Championne du monde de bachata, Leslie Rutily, danseuse originaire de Nouvelle-Calédonie et installée à Clermont-Ferrand, s’est imposée sur les podiums internationaux après un pari audacieux : tout quitter pour vivre de sa passion. Dans un entretien accordé à Culture & Passions, elle revient sur son ascension, son amour pour la danse et ses projets ambitieux.

Culture & Passions : Tu es née en Nouvelle-Calédonie, d’où vient cette passion pour la danse ?

Leslie Rutily : Je suis gymnaste à la base. J’ai aussi fait de la natation synchronisée. J’ai décidé de me mettre au rock acrobatique et j’ai découvert la bachata lors d’une soirée. Au début, je n’aimais pas du tout la musique. Je trouvais que c’était une danse de vieux. Puis, je me suis mise à danser et je n’ai jamais arrêté.

Comment as-tu appris à danser la bachata ?

A l’origine, j’ai commencé à danser ça lors d’une soirée. J’ai pris de vrais cours lorsque je suis arrivée en France et que j’ai tout quitté pour la danse. J’ai décidé de commencer une nouvelle vie pour me consacrer à la danse. Je me suis formée avec des profs internationaux et connus mondialement. Je n’ai jamais arrêté, je n’ai fait qu’évoluer. Puis un jour, j’ai participé à un petit concours à Lyon et un coach nommé Yannick Elamari m’a découvert à ce moment-là. Il m’a proposé d’intégrer une équipe pour participer aux championnats du monde. J’ai dû refuser parce que j’avais déjà prévu mon billet d’avion pour rentrer en Nouvelle-Calédonie. C’était la famille en priorité. C’était une déception pour moi, depuis le temps que j’attendais cette opportunité. Mais avec beaucoup de chance, ce coach m’a rappelée pour l’édition d’après et j’ai fini par intégrer cette équipe. Et c’est là que ma carrière de danseuse a décollé en 2023.

Qu’est-ce qui te plaît dans la bachata par rapport à la salsa, le tango ou les autres danses de salon ?

Ce que j’aime dans la bachata, c’est le rythme latino qui fait que je suis emportée par cette musique. Et aussi la sensualité, le fait de vraiment connaître son corps et de chercher une connexion avec son partenaire.

Tu as été sacrée championne du monde de bachata avec le danseur Etienne Arnold dans la catégorie « over 35 » à Bologne en Italie.
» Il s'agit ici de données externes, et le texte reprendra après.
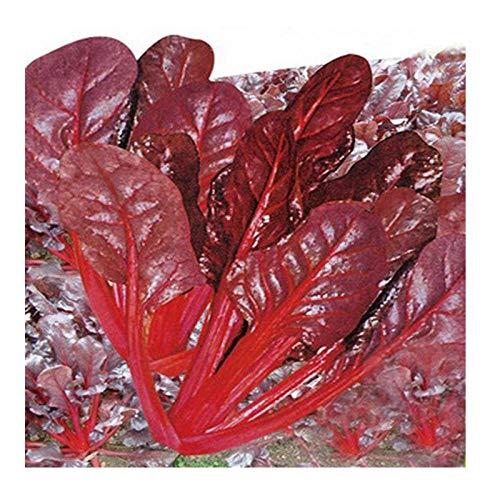 Semence de betterave à feuilles Légume Feuille rouge Tige rouge Graine de betterave à feuilles violettes Graine de légumes Pot comestible ornemental 300g
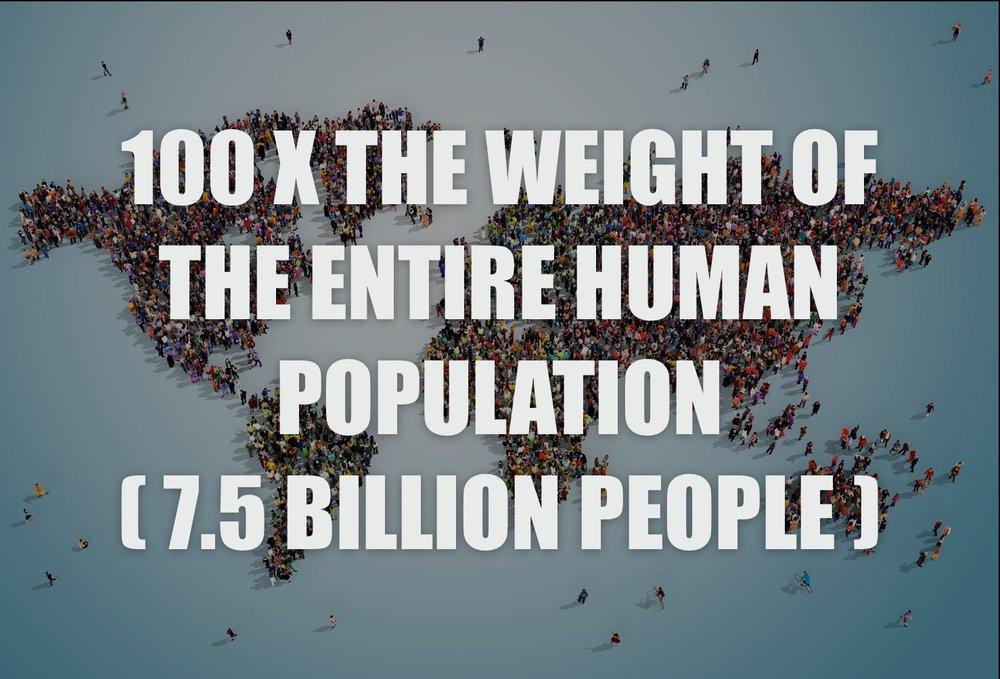 human population.jpg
Quelles sont tes impressions ?

En fait, j’ai eu le double titre de championne du monde en « over 35 » mais c’est vrai qu’on n’a parlé que de mon titre avec mon partenaire. J’ai aussi un duo féminin avec ma partenaire Laura Lise Gomez. On a aussi eu le titre de championnes du monde en « over 35 ». C’était incroyable ! On ne s’y attend vraiment pas parce qu’il y a un niveau de fou. On se demande même en tant que petits français, qu’est-ce qu’on fout ici quoi ? Du coup, on se dit qu’on va donner le meilleur de nous-mêmes, s’amuser et transmettre un peu d’énergie au public.
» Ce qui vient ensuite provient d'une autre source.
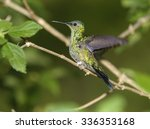 Small photo of Sapphire-spangled Emerald Hummingbird (Amazilia rondoniae), Mangueiras Ranch, Bairro da Ponte Nova, Sao Paulo, Brazil (Photo: Peter Llewellyn)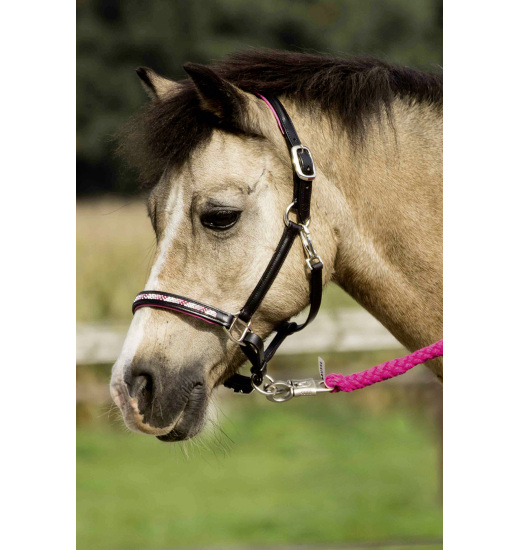 Busse BUSSE HEADCOLLAR NOBILITY, LEATHER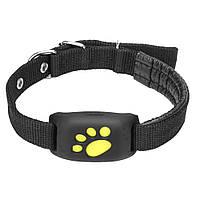GPS трекер для собак и кошек GPS collar Z8 (Черный)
Est-ce que tu te sens prête à défendre ton titre même aux Etats-Unis ou ailleurs dans le monde ?

Oui, c’est un rêve. Mais le problème, c’est que les Etats-Unis coûtent très très cher. Avec ma team, j’ai déjà été sélectionnée à Miami mais ça n’a pas abouti. On a fini par choisir le Mexique à Cancun parce c’était plus abordable au niveau des prix.

Tu exerçais en tant que comptable auparavant, es-tu plus épanouie dans ta carrière de danseuse ?

Oui, clairement. Je suis heureuse de faire ce que j’aime, je ne vais pas le cacher. C’est un boulot passion. Ça nourrit quand même même si ce n’est pas le même salaire que celui que j’avais lorsque je travaillais en comptabilité. Mais je suis heureuse de me lever le matin et de faire ce que j’aime.

Te verrais-tu devenir l’une des danseuses de Danse avec les stars ?

J’aurais bien aimé ! C’est le rêve de toute danseuse. Mais pour Danse avec les stars, il faut faire de la valse, du tango… Pour l’instant, j’ai besoin d’être à fond dans une danse pour pouvoir vraiment avoir l’expérience et transmettre. Mais je ne suis pas fermée à d’autres danses, bien au contraire. C’est hyper important de toucher à tout.

Quels sont tes projets pour la rentrée ?

Je vais passer une audition pour créer une team. C’est mon premier bébé. Je vais créer la chorégraphie pour emmener ma team aux championnats de France. J’en suis trop contente et j’espère que ça va bien se passer ! Je donne aussi des cours à l’école Ushine Clermont dirigée par Marine Labrandine à Clermont-Ferrand.